(Records from a dataset)
************

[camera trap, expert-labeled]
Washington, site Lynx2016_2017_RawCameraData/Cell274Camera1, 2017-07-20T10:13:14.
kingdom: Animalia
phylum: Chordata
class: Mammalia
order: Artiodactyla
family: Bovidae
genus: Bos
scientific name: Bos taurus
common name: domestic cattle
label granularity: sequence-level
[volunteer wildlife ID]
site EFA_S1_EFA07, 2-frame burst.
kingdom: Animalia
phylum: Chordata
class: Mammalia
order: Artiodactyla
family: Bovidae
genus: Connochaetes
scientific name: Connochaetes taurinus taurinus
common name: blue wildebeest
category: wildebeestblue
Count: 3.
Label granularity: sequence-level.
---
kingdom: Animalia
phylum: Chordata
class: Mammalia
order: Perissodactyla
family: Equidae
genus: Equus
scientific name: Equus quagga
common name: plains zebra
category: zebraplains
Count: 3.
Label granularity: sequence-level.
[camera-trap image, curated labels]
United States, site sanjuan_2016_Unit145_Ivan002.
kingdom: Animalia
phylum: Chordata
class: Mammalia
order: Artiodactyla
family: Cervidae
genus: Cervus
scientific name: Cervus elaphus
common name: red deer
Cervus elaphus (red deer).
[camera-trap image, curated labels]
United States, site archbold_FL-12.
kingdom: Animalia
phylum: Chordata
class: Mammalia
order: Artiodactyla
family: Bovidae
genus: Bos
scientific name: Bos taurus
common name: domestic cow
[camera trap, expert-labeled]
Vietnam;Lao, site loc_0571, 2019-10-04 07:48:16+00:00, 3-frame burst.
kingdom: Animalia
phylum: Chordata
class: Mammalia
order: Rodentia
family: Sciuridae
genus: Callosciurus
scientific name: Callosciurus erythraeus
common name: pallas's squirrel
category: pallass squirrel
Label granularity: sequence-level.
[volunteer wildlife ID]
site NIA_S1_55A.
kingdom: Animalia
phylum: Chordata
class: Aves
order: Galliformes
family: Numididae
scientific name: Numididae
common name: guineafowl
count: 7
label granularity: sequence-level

************

=== Aim of the exercise ===
As the exercise requires, copy out the data shown above word for word.

=== Exercise output ===
[camera trap, expert-labeled]
Washington, site Lynx2016_2017_RawCameraData/Cell274Camera1, 2017-07-20T10:13:14.
kingdom: Animalia
phylum: Chordata
class: Mammalia
order: Artiodactyla
family: Bovidae
genus: Bos
scientific name: Bos taurus
common name: domestic cattle
label granularity: sequence-level
[volunteer wildlife ID]
site EFA_S1_EFA07, 2-frame burst.
kingdom: Animalia
phylum: Chordata
class: Mammalia
order: Artiodactyla
family: Bovidae
genus: Connochaetes
scientific name: Connochaetes taurinus taurinus
common name: blue wildebeest
category: wildebeestblue
Count: 3.
Label granularity: sequence-level.
---
kingdom: Animalia
phylum: Chordata
class: Mammalia
order: Perissodactyla
family: Equidae
genus: Equus
scientific name: Equus quagga
common name: plains zebra
category: zebraplains
Count: 3.
Label granularity: sequence-level.
[camera-trap image, curated labels]
United States, site sanjuan_2016_Unit145_Ivan002.
kingdom: Animalia
phylum: Chordata
class: Mammalia
order: Artiodactyla
family: Cervidae
genus: Cervus
scientific name: Cervus elaphus
common name: red deer
Cervus elaphus (red deer).
[camera-trap image, curated labels]
United States, site archbold_FL-12.
kingdom: Animalia
phylum: Chordata
class: Mammalia
order: Artiodactyla
family: Bovidae
genus: Bos
scientific name: Bos taurus
common name: domestic cow
[camera trap, expert-labeled]
Vietnam;Lao, site loc_0571, 2019-10-04 07:48:16+00:00, 3-frame burst.
kingdom: Animalia
phylum: Chordata
class: Mammalia
order: Rodentia
family: Sciuridae
genus: Callosciurus
scientific name: Callosciurus erythraeus
common name: pallas's squirrel
category: pallass squirrel
Label granularity: sequence-level.
[volunteer wildlife ID]
site NIA_S1_55A.
kingdom: Animalia
phylum: Chordata
class: Aves
order: Galliformes
family: Numididae
scientific name: Numididae
common name: guineafowl
count: 7
label granularity: sequence-level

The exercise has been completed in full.